§ **Goal of the exercise**
Write out the data below word for word, but leave out the pictures.

§ **Data supplied**
>> Start

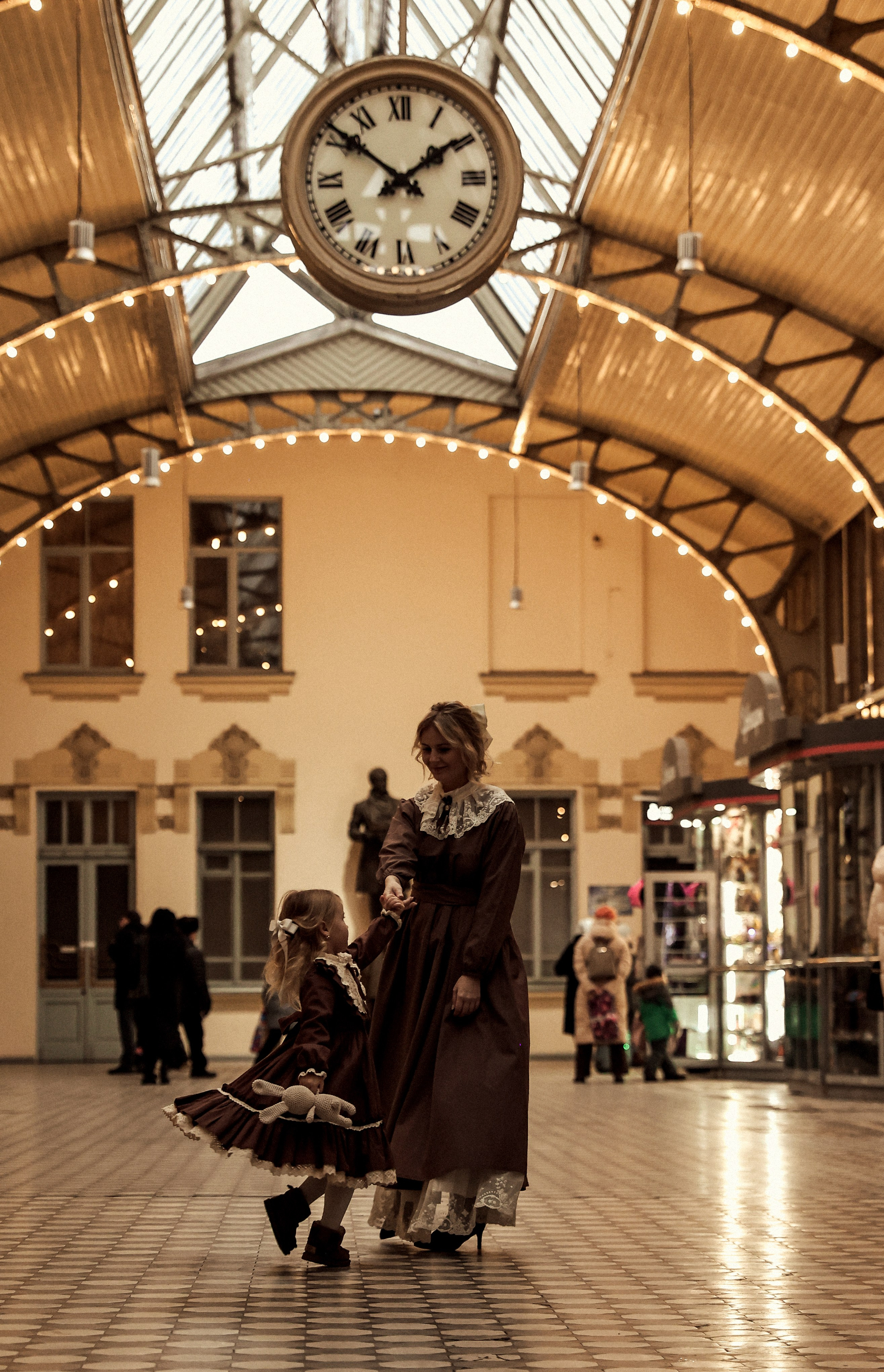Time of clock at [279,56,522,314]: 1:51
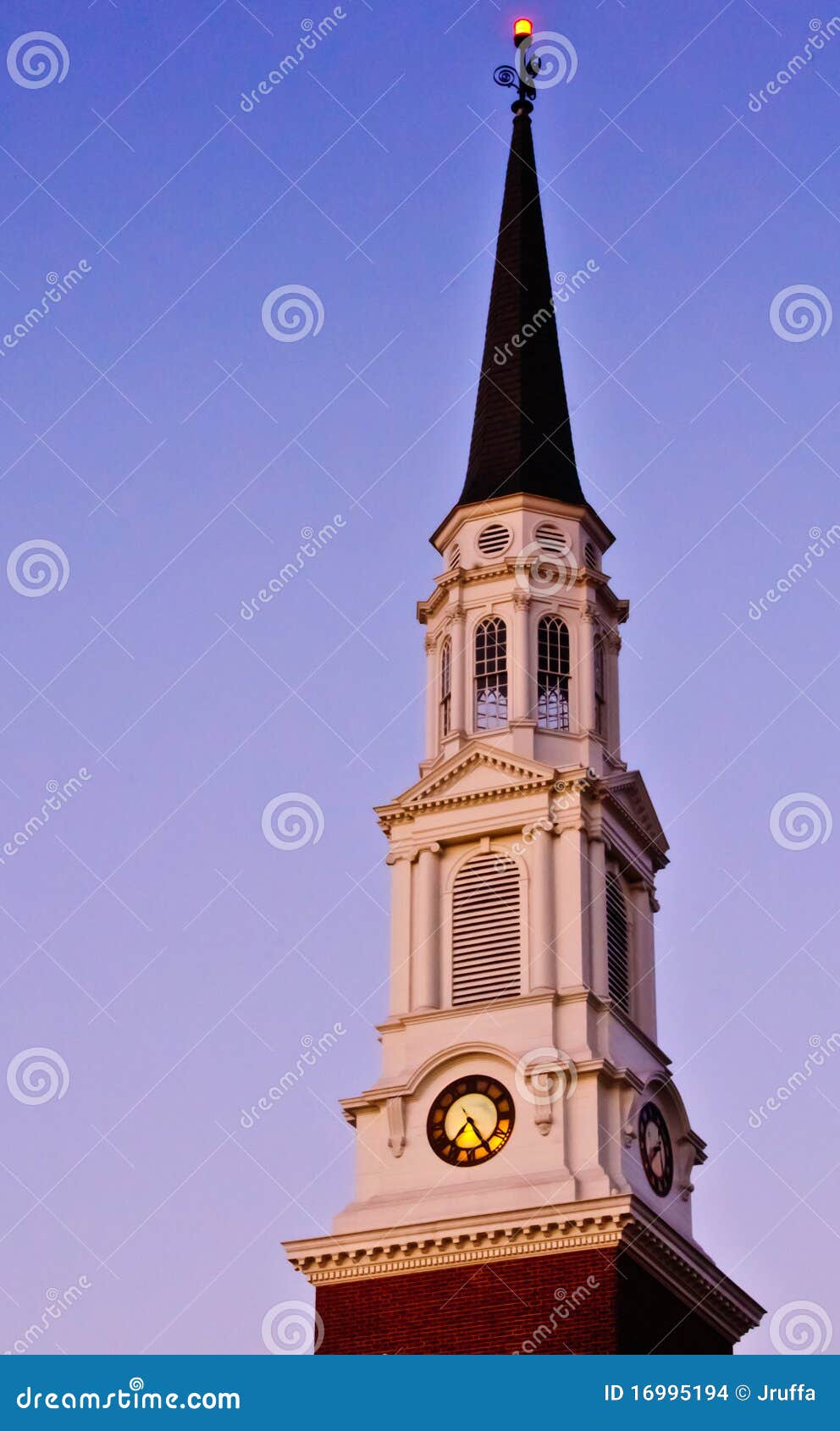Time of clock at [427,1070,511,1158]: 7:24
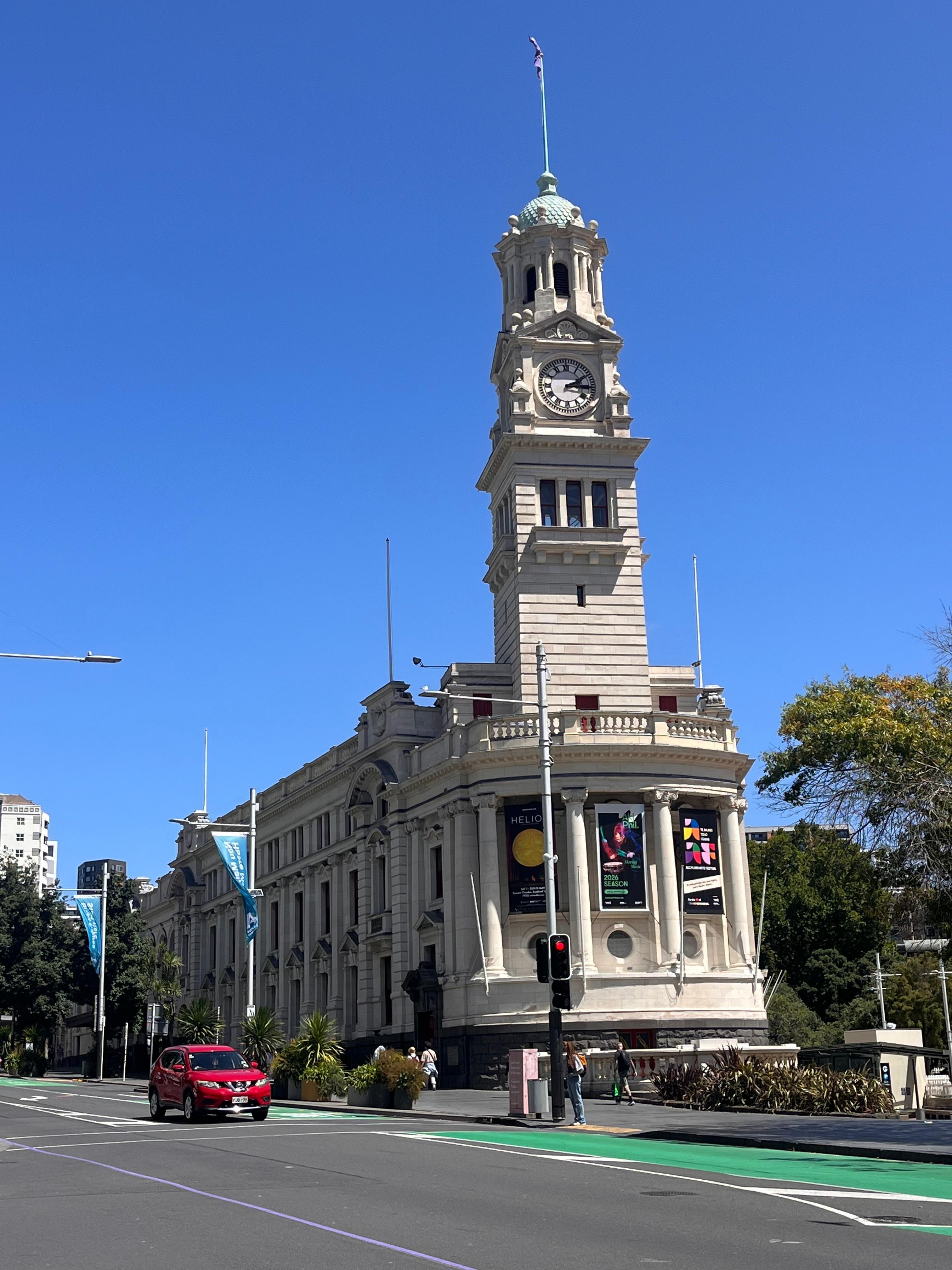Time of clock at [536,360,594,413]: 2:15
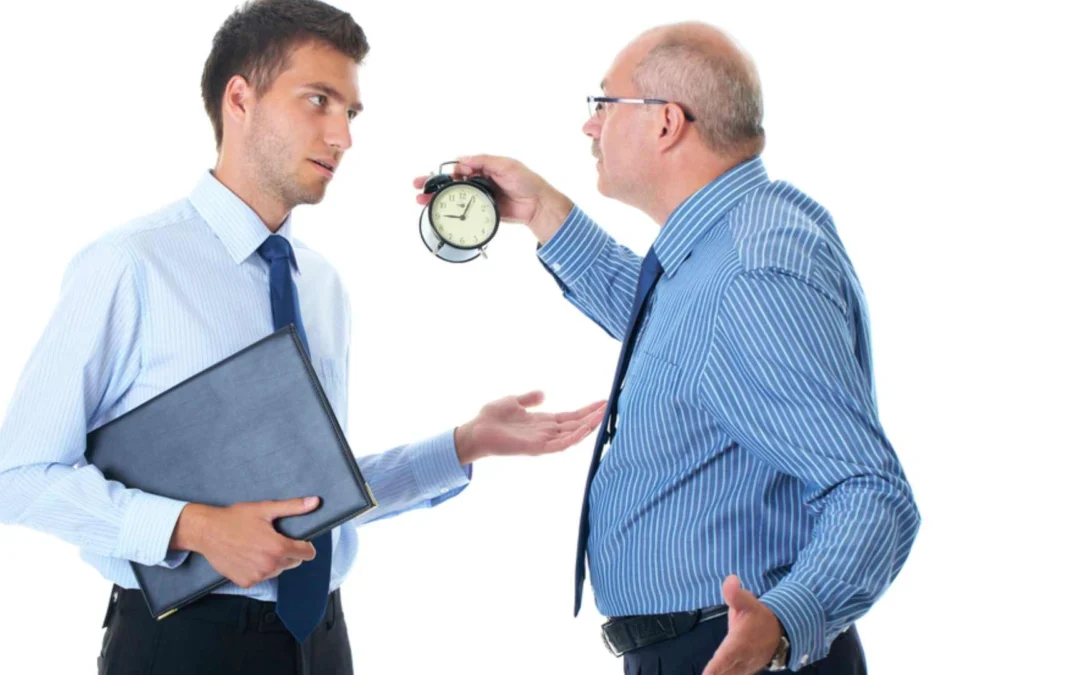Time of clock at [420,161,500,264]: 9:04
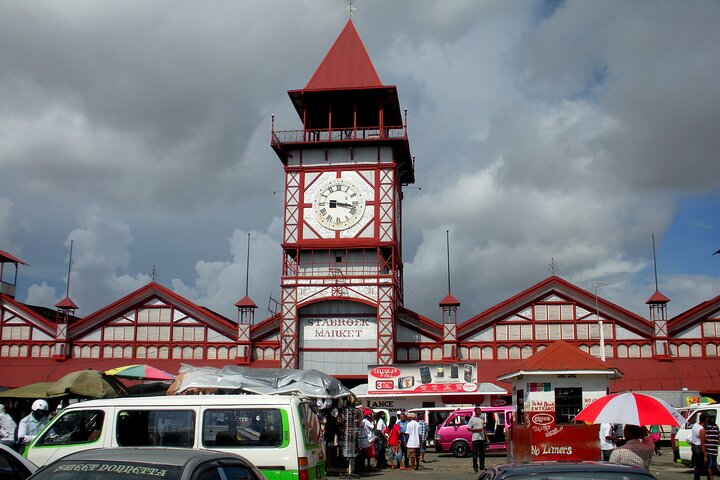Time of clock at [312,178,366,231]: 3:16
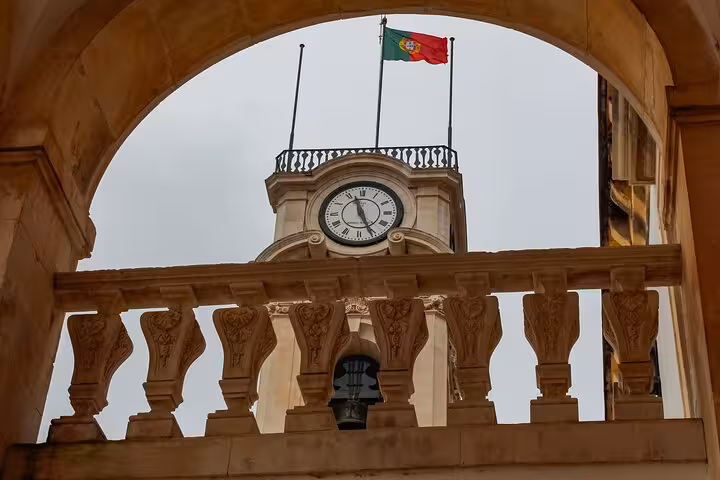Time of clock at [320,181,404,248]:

>> End

§ **Reply**
Time of clock at [279,56,522,314]: 1:51
Time of clock at [427,1070,511,1158]: 7:24
Time of clock at [536,360,594,413]: 2:15
Time of clock at [420,161,500,264]: 9:04
Time of clock at [312,178,366,231]: 3:16
Time of clock at [320,181,404,248]:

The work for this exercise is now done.